Perhaps the story on these technologies isn’t over, particularly now that basic XML support is nearly everywhere. Marginal improvements and increases in support might provide enough of a boost, and it’s nice to see that there are some honest-to-goodness real boosters out there, like Oleg (and like the xlinkit folks and at least some of the designers of XBRL, who are XLink fans).

XPointer was ultimately refactored enough (the invention of the “framework”) to give its lower conformance levels some success. It might be fun to go back and really refactor XLink, this time with a clear view of the modern use cases.

p.s. In poking around on the subject of xpath1(), I came across this post of Oleg’s from last year. Booster, indeed — thanks for spearheading the project (and for the kind words)! But I notice his prediction of when XInclude would become a final W3C Recommendation was off by about 21 months…

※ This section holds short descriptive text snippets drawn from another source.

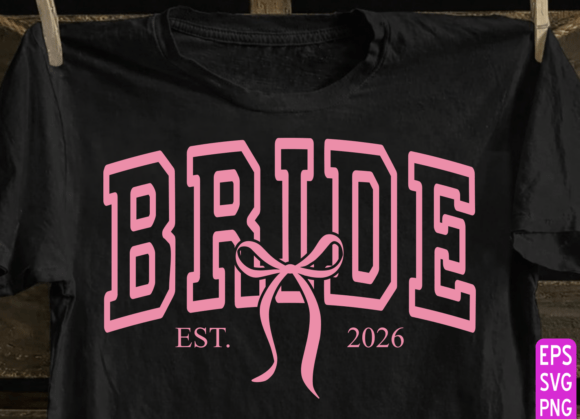 Download Bride 2026 PNG, Bachelorette Shirt PNG - Premium Resources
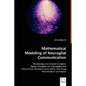 Mathematical Modeling of Neuroglial Communication - Paperback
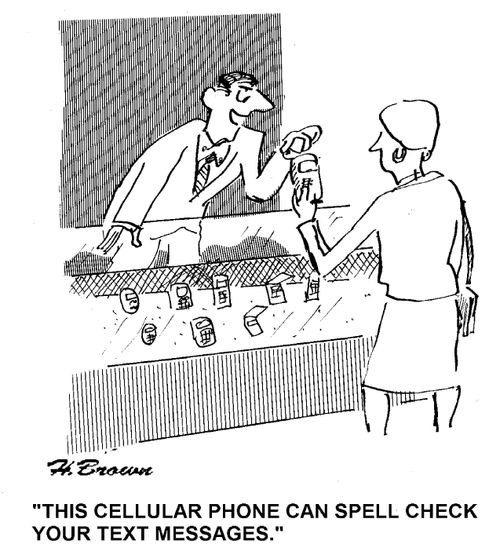 'This cellular phone can spell check your text messages.'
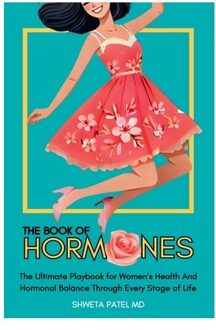 The Book Of Hormones - The Book Of Her: Women's Health And Wellness - Shweta MD Patel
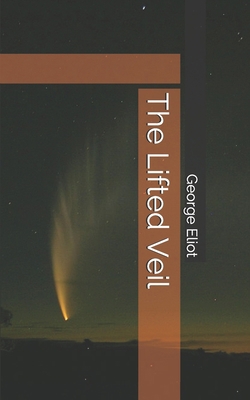 The Lifted Veil 1697314937 Book Cover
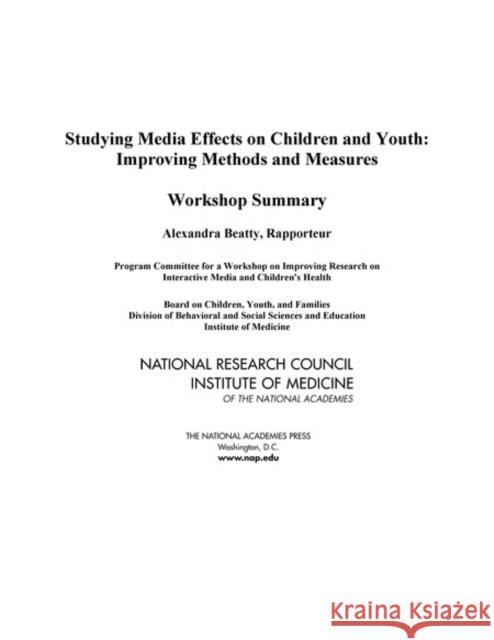 Studying Media Effects on Children and Youth : Improving Methods and Measures: Workshop Summary Institute of Medicine 9780309102759 National Academies Press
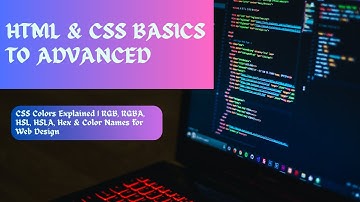 CSS Colors Explained | RGB, RGBA, HSL, HSLA, Hex & Color Names for Web Design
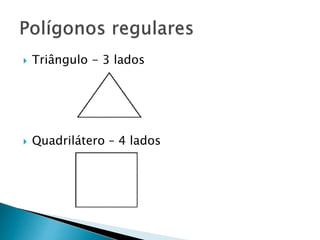  Triângulo - 3 lados
 Quadrilátero – 4 lados
 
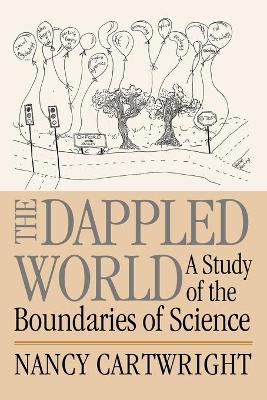 The Dappled World: A Study of the Boundaries of Science - Cartwright, Nancy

UPDATE: I had noticed that David Megginson made a case on xml-dev last month for the XLink simplification noted above, and almost mentioned him as the genesis for the idea as it appears in the W3C Note. But realizing that this was merely an assumption and not wanting to take the time to look into it, I dropped the mention. But now I see that Tim Bray mentions David’s new blog and a particular early post that explains the (lack of) connection — apparently it was a coincidence! That sure makes it seem like an idea whose time has come.

As a new blogger myself it feels weird to be saying this, but, David, welcome to the blogosphere!